Sandy could be Isolde or any of those, & could appear at court “unknown,” for these people respect each other’s romantic projects & lies, & none would have let on.
He passionately loves her, but
At the end she comes out of scarlet fever deaf, & he knows she will soon be dumb; the only obstacle to their union being thus removed, he resolves to marry her
Mark Twain wrote this page of notes sometime in the summer of 1887 on the Keystone Linen (1) paper that he used for much of the first half of the Connecticut Yankee manuscript. Howard G. Baetzhold suggests that Mark Twain may have written the page early in the summer ( MT&JB , p. 14).
appendix.
Make an appendix in support of the assertion that there were no real gentlemen & ladies before our century.
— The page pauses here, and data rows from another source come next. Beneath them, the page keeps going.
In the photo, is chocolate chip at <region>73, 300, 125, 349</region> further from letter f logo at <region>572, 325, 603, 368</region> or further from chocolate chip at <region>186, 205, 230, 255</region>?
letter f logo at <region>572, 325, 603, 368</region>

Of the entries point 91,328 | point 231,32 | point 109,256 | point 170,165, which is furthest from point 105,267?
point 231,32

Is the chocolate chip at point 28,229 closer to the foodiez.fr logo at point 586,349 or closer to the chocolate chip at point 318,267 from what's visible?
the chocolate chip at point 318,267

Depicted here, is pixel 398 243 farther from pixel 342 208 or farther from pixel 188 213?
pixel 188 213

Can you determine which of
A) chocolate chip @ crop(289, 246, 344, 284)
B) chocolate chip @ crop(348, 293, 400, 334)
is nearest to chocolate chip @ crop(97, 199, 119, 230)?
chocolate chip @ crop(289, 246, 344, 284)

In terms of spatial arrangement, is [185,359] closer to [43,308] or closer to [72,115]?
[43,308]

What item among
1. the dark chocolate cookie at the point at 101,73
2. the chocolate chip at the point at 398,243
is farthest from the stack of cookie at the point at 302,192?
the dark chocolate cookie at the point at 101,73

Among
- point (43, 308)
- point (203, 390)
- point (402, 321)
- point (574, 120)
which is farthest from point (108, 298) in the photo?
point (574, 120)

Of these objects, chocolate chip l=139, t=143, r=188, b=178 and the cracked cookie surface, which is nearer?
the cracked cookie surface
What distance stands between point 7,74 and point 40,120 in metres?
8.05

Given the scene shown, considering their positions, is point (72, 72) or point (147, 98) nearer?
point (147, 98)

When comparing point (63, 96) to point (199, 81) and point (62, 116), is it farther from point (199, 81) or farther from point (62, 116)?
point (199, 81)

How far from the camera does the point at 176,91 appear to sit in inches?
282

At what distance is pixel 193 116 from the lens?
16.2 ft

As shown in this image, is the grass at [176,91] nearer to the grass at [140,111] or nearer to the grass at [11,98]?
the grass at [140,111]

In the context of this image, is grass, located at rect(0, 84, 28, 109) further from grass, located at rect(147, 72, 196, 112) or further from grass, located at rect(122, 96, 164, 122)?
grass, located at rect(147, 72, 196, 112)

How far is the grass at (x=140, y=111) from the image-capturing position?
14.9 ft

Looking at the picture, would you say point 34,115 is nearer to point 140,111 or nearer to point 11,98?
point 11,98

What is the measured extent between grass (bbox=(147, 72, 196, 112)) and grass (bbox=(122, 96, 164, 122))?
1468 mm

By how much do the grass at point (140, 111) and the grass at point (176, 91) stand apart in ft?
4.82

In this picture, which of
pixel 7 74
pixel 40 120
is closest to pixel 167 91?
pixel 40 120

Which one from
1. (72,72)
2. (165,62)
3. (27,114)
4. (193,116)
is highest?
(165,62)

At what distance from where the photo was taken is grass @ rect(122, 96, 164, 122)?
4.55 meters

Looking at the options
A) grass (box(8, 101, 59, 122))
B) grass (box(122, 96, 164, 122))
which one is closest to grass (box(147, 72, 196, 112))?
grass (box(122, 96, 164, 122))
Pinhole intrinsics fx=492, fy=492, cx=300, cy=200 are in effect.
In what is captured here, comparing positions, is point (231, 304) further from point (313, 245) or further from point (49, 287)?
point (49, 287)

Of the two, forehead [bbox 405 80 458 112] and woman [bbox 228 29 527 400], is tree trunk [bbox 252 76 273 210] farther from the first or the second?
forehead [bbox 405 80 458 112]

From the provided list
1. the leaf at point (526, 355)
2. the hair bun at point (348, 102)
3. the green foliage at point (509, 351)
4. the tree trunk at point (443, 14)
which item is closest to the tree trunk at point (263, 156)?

Take the incident of the chamber-pot from Madame Campan—& some others. & remark that in morals Louis XVI was the cleanest man of his century). Instances from “ l’ancien Regime of Taine; from St Simon et al. Refer to Fielding’s chief novels, & Richardson’s, & Miss Burney’s, & even Vicar of Wakefield; giving instances where printable & explaining that others (note their places) are not. Take that death scene from Rousseau’s Confessions—& she was a lady. Look into Standring’s book, & Zola’s, (to show that modern French are the same yet) Herbert of Cherbury, Benvenuto, & Margravine of Beyreut—(get the latter in French.) Scene in Campan where L XV lies stabbed by Damiens. Take from Mad. du Barry—French edition.